Reproduce every item below word for word, omitting the pictures.

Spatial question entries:
↓

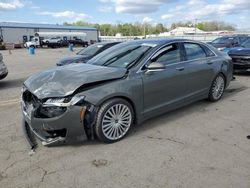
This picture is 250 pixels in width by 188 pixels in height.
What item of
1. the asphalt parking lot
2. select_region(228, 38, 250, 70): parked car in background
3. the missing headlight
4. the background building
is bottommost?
the asphalt parking lot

↑

Answer:
This picture is 250 pixels in width by 188 pixels in height.
What item of
1. the asphalt parking lot
2. select_region(228, 38, 250, 70): parked car in background
3. the missing headlight
4. the background building
is bottommost?
the asphalt parking lot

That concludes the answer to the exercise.